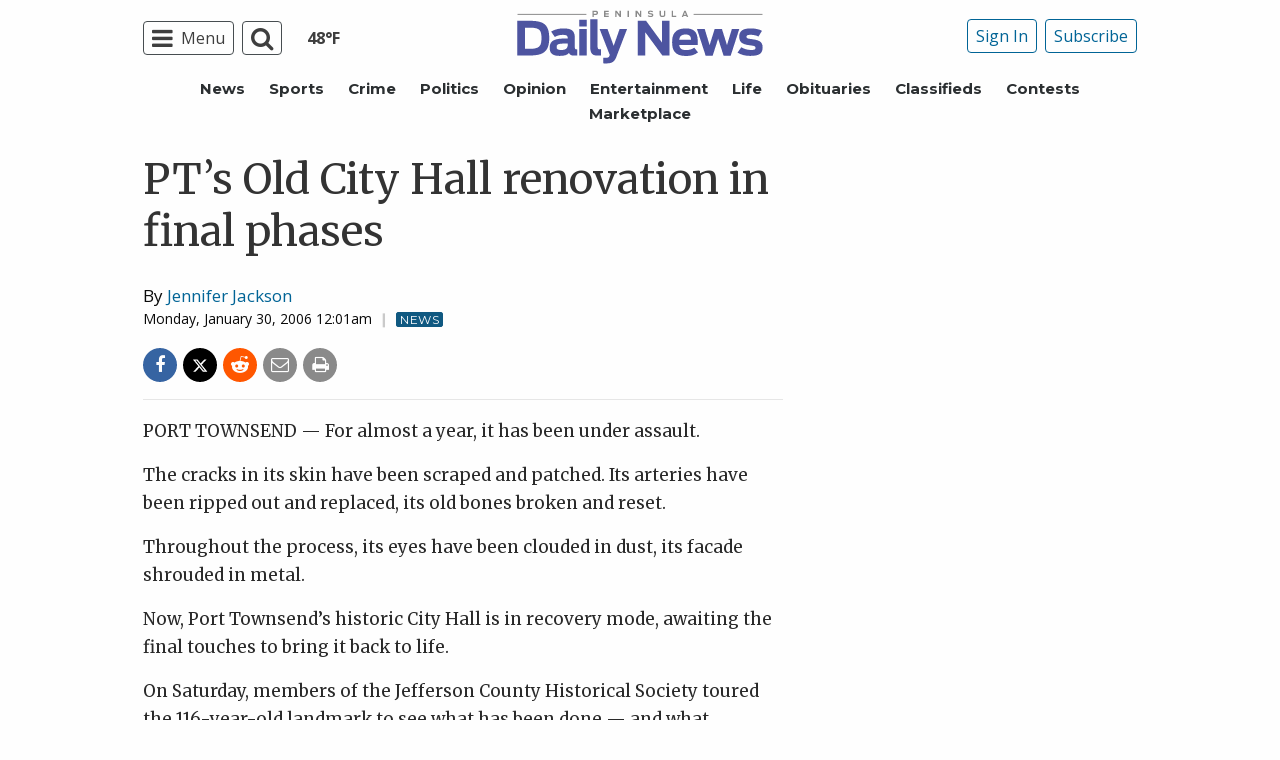

--- FILE ---
content_type: text/html; charset=utf-8
request_url: https://www.google.com/recaptcha/api2/aframe
body_size: 268
content:
<!DOCTYPE HTML><html><head><meta http-equiv="content-type" content="text/html; charset=UTF-8"></head><body><script nonce="DnDPY0Qz5LJ3NnXRXo63-g">/** Anti-fraud and anti-abuse applications only. See google.com/recaptcha */ try{var clients={'sodar':'https://pagead2.googlesyndication.com/pagead/sodar?'};window.addEventListener("message",function(a){try{if(a.source===window.parent){var b=JSON.parse(a.data);var c=clients[b['id']];if(c){var d=document.createElement('img');d.src=c+b['params']+'&rc='+(localStorage.getItem("rc::a")?sessionStorage.getItem("rc::b"):"");window.document.body.appendChild(d);sessionStorage.setItem("rc::e",parseInt(sessionStorage.getItem("rc::e")||0)+1);localStorage.setItem("rc::h",'1768778797513');}}}catch(b){}});window.parent.postMessage("_grecaptcha_ready", "*");}catch(b){}</script></body></html>

--- FILE ---
content_type: application/javascript; charset=utf-8
request_url: https://fundingchoicesmessages.google.com/f/AGSKWxXf8pXn_ypd1RqX1gv5QOnKjzDmQf-G_x63r57GOT1LO-70kidEmYlC2TomCJoYTDLw40MWHNJIcWNs2kTNrvf3co9uReQ5VqyTCXH6qR1_Oiv_NZudTeJah_BtBxSL7bIy-FcVz_a-Di-V_9ZCP_XqaWy_DGW1GfmiyoJmWFz1kswAHeEFmrP98FYg/__400x68._doubleclick.=ad_iframe_/adjs?/affiliationcash.
body_size: -1290
content:
window['aa54ee4b-92f4-4b6d-b673-3aacc465f4db'] = true;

● ● ● ● ● ● ●

Each line from the one containing "body_size: -1290" down to the last line of the material above is to be transcribed exactly, with nothing else included.

Response to this exercise:
body_size: -1290
content:
window['aa54ee4b-92f4-4b6d-b673-3aacc465f4db'] = true;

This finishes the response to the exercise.